Emporté par le rythme (des blagues et du récit), les auteurs peuvent se permettre de petites pauses, toujours bien dosées, jamais trop longues, dans lesquelles on fait une belle image. Une belle image marquante, pour valoriser un personnage, ajouter de l'étrangeté à une situation, faire un petit gag slapstick (des messieurs qui tombent les fesses par terre) de bon aloi, un passage un peu plus bizarre pour rompre le rythme, ou des vrais moments d'actions super bien chorégraphiés.


Une belle image jamais gratuite mais qui ajoute toujours à la situation de départ et, surtout, permet de gérer le rythme, de le faire un peu sortir des rails, de le rendre inattendu, de surprendre ce fameux cerveau de gros blasé en lui faisant dire "ah oui ! quand même ! faut que je suive !". L'aspect artistique / plastique / graphique pur est ici au service du récit, du rythme, de l'humour.

Des têtes bizarres, des dialogues rigolos, de l'action, de belles images, le tout en 5 cases.
Ça méga-pulse.

POUR RÉSUMER

L'humour n'est jamais gratuit (il sert à construire et rendre plus crédible la relation entre les personnages, construire et étendre l'univers dans lequel évoluent ces personnages, soutenir le rythme du récit).
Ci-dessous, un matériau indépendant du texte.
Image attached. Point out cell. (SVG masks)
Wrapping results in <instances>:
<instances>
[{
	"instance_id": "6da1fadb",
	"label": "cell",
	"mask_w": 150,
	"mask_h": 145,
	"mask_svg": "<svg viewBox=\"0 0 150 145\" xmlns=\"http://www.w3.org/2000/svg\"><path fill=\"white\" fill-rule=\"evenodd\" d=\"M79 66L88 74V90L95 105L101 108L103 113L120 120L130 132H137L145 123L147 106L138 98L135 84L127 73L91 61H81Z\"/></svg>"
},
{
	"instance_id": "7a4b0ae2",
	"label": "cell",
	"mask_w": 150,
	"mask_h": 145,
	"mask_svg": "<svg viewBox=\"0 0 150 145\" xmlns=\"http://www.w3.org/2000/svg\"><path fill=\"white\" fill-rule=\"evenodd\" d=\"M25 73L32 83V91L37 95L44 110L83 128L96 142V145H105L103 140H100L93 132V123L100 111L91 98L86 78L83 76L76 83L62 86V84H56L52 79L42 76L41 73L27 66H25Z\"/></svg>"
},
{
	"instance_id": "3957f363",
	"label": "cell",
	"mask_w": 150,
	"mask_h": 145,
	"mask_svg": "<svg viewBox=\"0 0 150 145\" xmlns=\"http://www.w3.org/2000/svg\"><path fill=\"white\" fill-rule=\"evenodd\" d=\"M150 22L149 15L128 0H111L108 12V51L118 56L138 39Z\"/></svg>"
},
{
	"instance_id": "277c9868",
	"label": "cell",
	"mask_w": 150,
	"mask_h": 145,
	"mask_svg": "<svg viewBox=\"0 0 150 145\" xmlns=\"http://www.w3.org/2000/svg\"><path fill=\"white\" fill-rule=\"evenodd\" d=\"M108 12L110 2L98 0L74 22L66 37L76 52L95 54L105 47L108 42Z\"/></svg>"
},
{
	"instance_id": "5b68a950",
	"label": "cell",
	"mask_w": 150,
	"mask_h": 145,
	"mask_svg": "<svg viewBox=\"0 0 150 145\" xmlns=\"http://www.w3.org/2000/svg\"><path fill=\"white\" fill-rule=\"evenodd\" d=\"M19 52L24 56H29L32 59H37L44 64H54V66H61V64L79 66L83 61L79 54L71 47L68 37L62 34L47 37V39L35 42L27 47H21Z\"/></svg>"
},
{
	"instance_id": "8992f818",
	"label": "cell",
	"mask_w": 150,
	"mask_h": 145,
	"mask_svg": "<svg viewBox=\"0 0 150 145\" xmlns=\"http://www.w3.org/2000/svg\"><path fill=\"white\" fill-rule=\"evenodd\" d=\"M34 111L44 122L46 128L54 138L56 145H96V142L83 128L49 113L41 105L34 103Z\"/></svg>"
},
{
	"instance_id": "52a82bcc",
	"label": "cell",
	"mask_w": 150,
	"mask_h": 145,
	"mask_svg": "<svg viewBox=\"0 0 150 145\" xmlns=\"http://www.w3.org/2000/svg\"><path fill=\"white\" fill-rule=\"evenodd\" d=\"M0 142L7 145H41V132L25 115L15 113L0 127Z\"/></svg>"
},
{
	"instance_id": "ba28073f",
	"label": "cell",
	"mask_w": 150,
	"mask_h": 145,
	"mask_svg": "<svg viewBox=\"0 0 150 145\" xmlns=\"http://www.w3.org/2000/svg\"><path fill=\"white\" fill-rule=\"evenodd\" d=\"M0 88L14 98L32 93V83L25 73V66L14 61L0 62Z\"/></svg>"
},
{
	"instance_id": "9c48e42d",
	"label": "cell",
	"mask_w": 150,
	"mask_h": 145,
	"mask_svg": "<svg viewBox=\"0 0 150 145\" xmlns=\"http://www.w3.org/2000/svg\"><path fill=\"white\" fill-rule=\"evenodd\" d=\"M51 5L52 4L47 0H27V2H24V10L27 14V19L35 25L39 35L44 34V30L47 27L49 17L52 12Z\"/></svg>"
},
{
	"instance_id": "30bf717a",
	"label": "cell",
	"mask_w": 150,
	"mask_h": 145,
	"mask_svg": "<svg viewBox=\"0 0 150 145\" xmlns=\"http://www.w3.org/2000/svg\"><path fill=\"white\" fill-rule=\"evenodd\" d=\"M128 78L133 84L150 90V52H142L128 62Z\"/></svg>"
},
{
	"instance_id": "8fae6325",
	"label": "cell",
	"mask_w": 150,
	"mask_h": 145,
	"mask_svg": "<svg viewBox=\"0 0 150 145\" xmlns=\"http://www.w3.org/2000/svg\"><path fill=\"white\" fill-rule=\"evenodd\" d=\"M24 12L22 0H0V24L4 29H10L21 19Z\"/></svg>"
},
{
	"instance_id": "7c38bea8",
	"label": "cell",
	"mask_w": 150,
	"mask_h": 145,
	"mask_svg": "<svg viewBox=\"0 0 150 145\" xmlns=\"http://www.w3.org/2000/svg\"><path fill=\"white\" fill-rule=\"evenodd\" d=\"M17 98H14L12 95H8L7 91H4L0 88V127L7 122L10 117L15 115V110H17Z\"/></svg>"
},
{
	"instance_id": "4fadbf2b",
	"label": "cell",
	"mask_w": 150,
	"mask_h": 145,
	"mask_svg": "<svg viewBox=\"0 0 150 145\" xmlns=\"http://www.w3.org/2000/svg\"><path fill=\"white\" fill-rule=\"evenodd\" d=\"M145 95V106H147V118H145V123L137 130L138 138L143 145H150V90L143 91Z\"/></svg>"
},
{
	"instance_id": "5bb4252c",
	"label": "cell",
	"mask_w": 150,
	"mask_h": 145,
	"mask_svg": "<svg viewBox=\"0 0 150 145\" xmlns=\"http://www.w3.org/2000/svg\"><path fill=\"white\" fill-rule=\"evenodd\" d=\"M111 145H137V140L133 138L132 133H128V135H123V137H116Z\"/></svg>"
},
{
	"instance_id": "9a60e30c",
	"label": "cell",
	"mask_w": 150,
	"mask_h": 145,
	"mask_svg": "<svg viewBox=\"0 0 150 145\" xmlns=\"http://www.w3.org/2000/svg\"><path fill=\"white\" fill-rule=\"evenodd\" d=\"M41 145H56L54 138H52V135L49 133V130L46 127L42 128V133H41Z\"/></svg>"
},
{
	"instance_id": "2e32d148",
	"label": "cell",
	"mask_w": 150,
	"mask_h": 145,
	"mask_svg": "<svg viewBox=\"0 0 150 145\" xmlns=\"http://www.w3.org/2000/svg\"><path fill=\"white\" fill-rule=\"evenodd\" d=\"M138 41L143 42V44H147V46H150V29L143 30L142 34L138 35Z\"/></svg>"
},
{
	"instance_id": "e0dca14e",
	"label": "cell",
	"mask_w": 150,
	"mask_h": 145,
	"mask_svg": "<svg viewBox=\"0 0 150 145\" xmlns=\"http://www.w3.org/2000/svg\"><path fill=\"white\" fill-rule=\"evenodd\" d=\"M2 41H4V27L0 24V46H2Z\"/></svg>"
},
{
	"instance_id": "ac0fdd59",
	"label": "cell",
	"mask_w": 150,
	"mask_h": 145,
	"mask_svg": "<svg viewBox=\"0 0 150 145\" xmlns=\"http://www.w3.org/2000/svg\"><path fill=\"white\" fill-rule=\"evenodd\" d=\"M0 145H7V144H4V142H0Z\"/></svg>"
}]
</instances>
Et le non-humour n'est jamais gratuit non plus (il est là en contrepoint, pour maximiser les effets des gags et de la narration, casser le rythme et maintenir l'attention du lecteur ; il est là, finalement, pour mettre en valeur l'histoire).


L'humour pour valoriser l'histoire. Le graphisme pour valoriser l'humour. L'histoire pour valoriser le graphisme. Et inversement. Et vice et versa. Le tout dans une telle vitesse que cela donne l'impression d'un récit jamais pesant, ne se prenant jamais au sérieux, uniquement réalisé pour se faire plaisir.